= Salim (Thai slang) =

Thai political slang term

In contemporary Thai politics, salim (สลิ่ม, /th/) is a Thai slang referring to people who are skeptics of democracy and supports the military's involvement in politics. Politicist Surachart Bamrungsuk saw salims as representatives of right wing middle class. The term initially referred to the "multicoloured shirts" as a reference to the colourful Thai dessert sarim and was considered by some as a pejorative. It later included other people outside the "multicoloured shirts" as well. The term has been used on mainstream media by 2011. In late February 2020, the term gained popularity following the Thai Constitutional Court's order to disband the pro-democracy Future Forward Party. Students, seeing the order as a political abuse, began to use hashtags including the term salim as their online activism against the ruling.

== Origin ==
Thailand in 2005–2010 saw two main political sides either supporting or opposing then prime minister Thaksin Shinawatra. The two identified themselves by their shirt colours, nominally; the yellow shirts (anti-Thaksin) and the red shirts (pro-Thaksin). In 2010, a new political group Network of Citizen Volunteers Protecting the Land was formed and identified as the "multicoloured shirts" to distinguish it from the aforementioned two. Some netizens later called the group salim after Thai dessert sarim which is known for its colourfulness. The term is believed to be first used on Thai web-board Pantip.com.

== Definition ==
The term has always been a topic of various definitions and studies socially, politically, philosophically, and economically.

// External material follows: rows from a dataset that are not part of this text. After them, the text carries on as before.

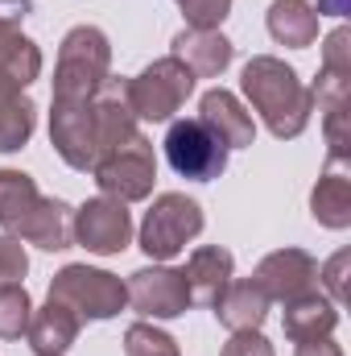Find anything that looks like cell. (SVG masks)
<instances>
[{
	"mask_svg": "<svg viewBox=\"0 0 351 356\" xmlns=\"http://www.w3.org/2000/svg\"><path fill=\"white\" fill-rule=\"evenodd\" d=\"M0 75L12 79L17 88H29L42 75V54L37 46L17 29V21L0 17Z\"/></svg>",
	"mask_w": 351,
	"mask_h": 356,
	"instance_id": "cell-19",
	"label": "cell"
},
{
	"mask_svg": "<svg viewBox=\"0 0 351 356\" xmlns=\"http://www.w3.org/2000/svg\"><path fill=\"white\" fill-rule=\"evenodd\" d=\"M186 277V290H190V302L198 307H215L232 282V253L219 249V245H207L190 257V266L182 269Z\"/></svg>",
	"mask_w": 351,
	"mask_h": 356,
	"instance_id": "cell-15",
	"label": "cell"
},
{
	"mask_svg": "<svg viewBox=\"0 0 351 356\" xmlns=\"http://www.w3.org/2000/svg\"><path fill=\"white\" fill-rule=\"evenodd\" d=\"M298 356H343V353L323 336V340H306V344H298Z\"/></svg>",
	"mask_w": 351,
	"mask_h": 356,
	"instance_id": "cell-29",
	"label": "cell"
},
{
	"mask_svg": "<svg viewBox=\"0 0 351 356\" xmlns=\"http://www.w3.org/2000/svg\"><path fill=\"white\" fill-rule=\"evenodd\" d=\"M198 120L228 145V149H240V145H252V137H257V124H252V112H244L240 108V99L232 95V91L215 88L203 95V112H198Z\"/></svg>",
	"mask_w": 351,
	"mask_h": 356,
	"instance_id": "cell-13",
	"label": "cell"
},
{
	"mask_svg": "<svg viewBox=\"0 0 351 356\" xmlns=\"http://www.w3.org/2000/svg\"><path fill=\"white\" fill-rule=\"evenodd\" d=\"M124 353L128 356H182L174 340L166 332H157L153 323H132L124 332Z\"/></svg>",
	"mask_w": 351,
	"mask_h": 356,
	"instance_id": "cell-24",
	"label": "cell"
},
{
	"mask_svg": "<svg viewBox=\"0 0 351 356\" xmlns=\"http://www.w3.org/2000/svg\"><path fill=\"white\" fill-rule=\"evenodd\" d=\"M33 302L25 286H0V340H21L29 332Z\"/></svg>",
	"mask_w": 351,
	"mask_h": 356,
	"instance_id": "cell-23",
	"label": "cell"
},
{
	"mask_svg": "<svg viewBox=\"0 0 351 356\" xmlns=\"http://www.w3.org/2000/svg\"><path fill=\"white\" fill-rule=\"evenodd\" d=\"M50 298L67 302L79 319H112L120 315V307L128 302V286L103 269L91 266H67L62 273H54L50 282Z\"/></svg>",
	"mask_w": 351,
	"mask_h": 356,
	"instance_id": "cell-4",
	"label": "cell"
},
{
	"mask_svg": "<svg viewBox=\"0 0 351 356\" xmlns=\"http://www.w3.org/2000/svg\"><path fill=\"white\" fill-rule=\"evenodd\" d=\"M50 141L62 154L71 170H95L99 145H95V120H91V99H54L50 112Z\"/></svg>",
	"mask_w": 351,
	"mask_h": 356,
	"instance_id": "cell-10",
	"label": "cell"
},
{
	"mask_svg": "<svg viewBox=\"0 0 351 356\" xmlns=\"http://www.w3.org/2000/svg\"><path fill=\"white\" fill-rule=\"evenodd\" d=\"M178 4H182L190 29H219V21L232 8V0H178Z\"/></svg>",
	"mask_w": 351,
	"mask_h": 356,
	"instance_id": "cell-25",
	"label": "cell"
},
{
	"mask_svg": "<svg viewBox=\"0 0 351 356\" xmlns=\"http://www.w3.org/2000/svg\"><path fill=\"white\" fill-rule=\"evenodd\" d=\"M244 95H248V104L257 108L264 116V124H268V133L273 137H298L302 129H306V120H310V108H314V99H310V88H302V79L281 63V58H252L248 67H244Z\"/></svg>",
	"mask_w": 351,
	"mask_h": 356,
	"instance_id": "cell-2",
	"label": "cell"
},
{
	"mask_svg": "<svg viewBox=\"0 0 351 356\" xmlns=\"http://www.w3.org/2000/svg\"><path fill=\"white\" fill-rule=\"evenodd\" d=\"M268 294V302H293L302 294H314L318 286V261L302 249H281V253H268L261 266H257V277H252Z\"/></svg>",
	"mask_w": 351,
	"mask_h": 356,
	"instance_id": "cell-11",
	"label": "cell"
},
{
	"mask_svg": "<svg viewBox=\"0 0 351 356\" xmlns=\"http://www.w3.org/2000/svg\"><path fill=\"white\" fill-rule=\"evenodd\" d=\"M166 158L182 178L211 182L228 170V145L203 120H174L166 133Z\"/></svg>",
	"mask_w": 351,
	"mask_h": 356,
	"instance_id": "cell-8",
	"label": "cell"
},
{
	"mask_svg": "<svg viewBox=\"0 0 351 356\" xmlns=\"http://www.w3.org/2000/svg\"><path fill=\"white\" fill-rule=\"evenodd\" d=\"M33 104L21 95V88L12 79L0 75V154H12L29 141L33 133Z\"/></svg>",
	"mask_w": 351,
	"mask_h": 356,
	"instance_id": "cell-21",
	"label": "cell"
},
{
	"mask_svg": "<svg viewBox=\"0 0 351 356\" xmlns=\"http://www.w3.org/2000/svg\"><path fill=\"white\" fill-rule=\"evenodd\" d=\"M0 228L46 249H71V207L37 195L33 178L21 170H0Z\"/></svg>",
	"mask_w": 351,
	"mask_h": 356,
	"instance_id": "cell-1",
	"label": "cell"
},
{
	"mask_svg": "<svg viewBox=\"0 0 351 356\" xmlns=\"http://www.w3.org/2000/svg\"><path fill=\"white\" fill-rule=\"evenodd\" d=\"M174 58L194 79H211L232 63V42L219 29H182L174 38Z\"/></svg>",
	"mask_w": 351,
	"mask_h": 356,
	"instance_id": "cell-14",
	"label": "cell"
},
{
	"mask_svg": "<svg viewBox=\"0 0 351 356\" xmlns=\"http://www.w3.org/2000/svg\"><path fill=\"white\" fill-rule=\"evenodd\" d=\"M95 182L103 195L120 199V203H132V199H145L153 191V178H157V162H153V145L137 133L128 145L103 154L95 162Z\"/></svg>",
	"mask_w": 351,
	"mask_h": 356,
	"instance_id": "cell-6",
	"label": "cell"
},
{
	"mask_svg": "<svg viewBox=\"0 0 351 356\" xmlns=\"http://www.w3.org/2000/svg\"><path fill=\"white\" fill-rule=\"evenodd\" d=\"M128 302L149 315V319H174L190 307V290H186V277L178 269H137L132 282H128Z\"/></svg>",
	"mask_w": 351,
	"mask_h": 356,
	"instance_id": "cell-12",
	"label": "cell"
},
{
	"mask_svg": "<svg viewBox=\"0 0 351 356\" xmlns=\"http://www.w3.org/2000/svg\"><path fill=\"white\" fill-rule=\"evenodd\" d=\"M343 269H348V253H339L331 266L318 273V277H327V286H331V294H335V298H343Z\"/></svg>",
	"mask_w": 351,
	"mask_h": 356,
	"instance_id": "cell-28",
	"label": "cell"
},
{
	"mask_svg": "<svg viewBox=\"0 0 351 356\" xmlns=\"http://www.w3.org/2000/svg\"><path fill=\"white\" fill-rule=\"evenodd\" d=\"M211 311H215L219 323L232 327V332H257V327L264 323V311H268V294H264L252 277H244V282H228L223 298H219Z\"/></svg>",
	"mask_w": 351,
	"mask_h": 356,
	"instance_id": "cell-17",
	"label": "cell"
},
{
	"mask_svg": "<svg viewBox=\"0 0 351 356\" xmlns=\"http://www.w3.org/2000/svg\"><path fill=\"white\" fill-rule=\"evenodd\" d=\"M268 33L281 46L306 50L318 38V13L306 0H273V8H268Z\"/></svg>",
	"mask_w": 351,
	"mask_h": 356,
	"instance_id": "cell-20",
	"label": "cell"
},
{
	"mask_svg": "<svg viewBox=\"0 0 351 356\" xmlns=\"http://www.w3.org/2000/svg\"><path fill=\"white\" fill-rule=\"evenodd\" d=\"M310 207H314V220H318V224H327V228H348L351 224V178L331 166V175L318 178V186H314V195H310Z\"/></svg>",
	"mask_w": 351,
	"mask_h": 356,
	"instance_id": "cell-22",
	"label": "cell"
},
{
	"mask_svg": "<svg viewBox=\"0 0 351 356\" xmlns=\"http://www.w3.org/2000/svg\"><path fill=\"white\" fill-rule=\"evenodd\" d=\"M25 269H29V257H25L21 241L17 236H0V286H21Z\"/></svg>",
	"mask_w": 351,
	"mask_h": 356,
	"instance_id": "cell-26",
	"label": "cell"
},
{
	"mask_svg": "<svg viewBox=\"0 0 351 356\" xmlns=\"http://www.w3.org/2000/svg\"><path fill=\"white\" fill-rule=\"evenodd\" d=\"M128 236H132L128 207L112 195L91 199L71 216V241H79L87 253H99V257L120 253V249H128Z\"/></svg>",
	"mask_w": 351,
	"mask_h": 356,
	"instance_id": "cell-9",
	"label": "cell"
},
{
	"mask_svg": "<svg viewBox=\"0 0 351 356\" xmlns=\"http://www.w3.org/2000/svg\"><path fill=\"white\" fill-rule=\"evenodd\" d=\"M335 323H339V311H335L327 298H318V290H314V294H302V298H293V302H285V336H289L293 344L323 340V336L335 332Z\"/></svg>",
	"mask_w": 351,
	"mask_h": 356,
	"instance_id": "cell-18",
	"label": "cell"
},
{
	"mask_svg": "<svg viewBox=\"0 0 351 356\" xmlns=\"http://www.w3.org/2000/svg\"><path fill=\"white\" fill-rule=\"evenodd\" d=\"M29 344H33V353L37 356H62L71 344H75V336H79V315L67 307V302H46L33 319H29Z\"/></svg>",
	"mask_w": 351,
	"mask_h": 356,
	"instance_id": "cell-16",
	"label": "cell"
},
{
	"mask_svg": "<svg viewBox=\"0 0 351 356\" xmlns=\"http://www.w3.org/2000/svg\"><path fill=\"white\" fill-rule=\"evenodd\" d=\"M108 38L95 25H79L62 38L58 71H54V99H91L95 88L108 79Z\"/></svg>",
	"mask_w": 351,
	"mask_h": 356,
	"instance_id": "cell-3",
	"label": "cell"
},
{
	"mask_svg": "<svg viewBox=\"0 0 351 356\" xmlns=\"http://www.w3.org/2000/svg\"><path fill=\"white\" fill-rule=\"evenodd\" d=\"M203 232V207L186 195H162L141 224V249L153 261H170Z\"/></svg>",
	"mask_w": 351,
	"mask_h": 356,
	"instance_id": "cell-5",
	"label": "cell"
},
{
	"mask_svg": "<svg viewBox=\"0 0 351 356\" xmlns=\"http://www.w3.org/2000/svg\"><path fill=\"white\" fill-rule=\"evenodd\" d=\"M190 88H194V75L170 54V58L145 67V71L128 83V104H132V112H137L141 120H153V124H157V120H170L178 108L186 104Z\"/></svg>",
	"mask_w": 351,
	"mask_h": 356,
	"instance_id": "cell-7",
	"label": "cell"
},
{
	"mask_svg": "<svg viewBox=\"0 0 351 356\" xmlns=\"http://www.w3.org/2000/svg\"><path fill=\"white\" fill-rule=\"evenodd\" d=\"M219 356H273V348H268V340H264L261 332H236V336L223 344Z\"/></svg>",
	"mask_w": 351,
	"mask_h": 356,
	"instance_id": "cell-27",
	"label": "cell"
}]
</instances>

In 2010, Thatsana Thirawatphirom wrote that some shared traits in definitions of salim include ultra-royalism, religiosity (specifically Buddhism), being educated but uncritically believing the curricula, being broadly skeptical but gullible towards people who are seemingly knowledgeable, being a strong follower of political news and seeing Thaksin Shinawatra as a long-time threat to Thai politics, being bourgeois and trend-setters, and being highly hypocritical.

In 2011, Faris Yothasamuth describe the identifying qualities of salim as being the Thaksin-haters, monarchists, pro-military, democracy skeptics, who lacked reasoning and had a holier-than-thou attitude.

Since the 2020 Thai protests, the term has turned derogatory. It has since been used to refer to those who are ultraconservative, ultra-royalist, and pro-Prayut cabinet.

== Usages ==
Prior to 2020 protests, the term was sparsely used by some writers, journalists, and academics including Nidhi Eoseewong and Kham Phaka.

In late February 2020, the term gained popularity following the Thai Constitutional Court's order to disband the pro-democracy New Future Party. Students, seeing the order as a political abuse, began to use hashtags including the term salim as their online activism against the ruling. Some of them include "#BUกูไม่เอาสลิ่ม" (Bangkok University [BU] don't want salims), "#ราชภัฏอยากงัดกับสลิ่ม" (Rajabhat universities want to fight with salims), "#KUไม่ใช่ขนมหวานราดกะทิ" (Kasetsart University [KU] is not dessert with coconut milk [suggesting the dessert salim]). In 29 February, a channel SalimVEVO released the parody song named du salim (ดูสลิ่ม, lit. 'looking like a salim) with the lyrics beginning with "[salims are those who] love the specially tailored laws" on YouTube.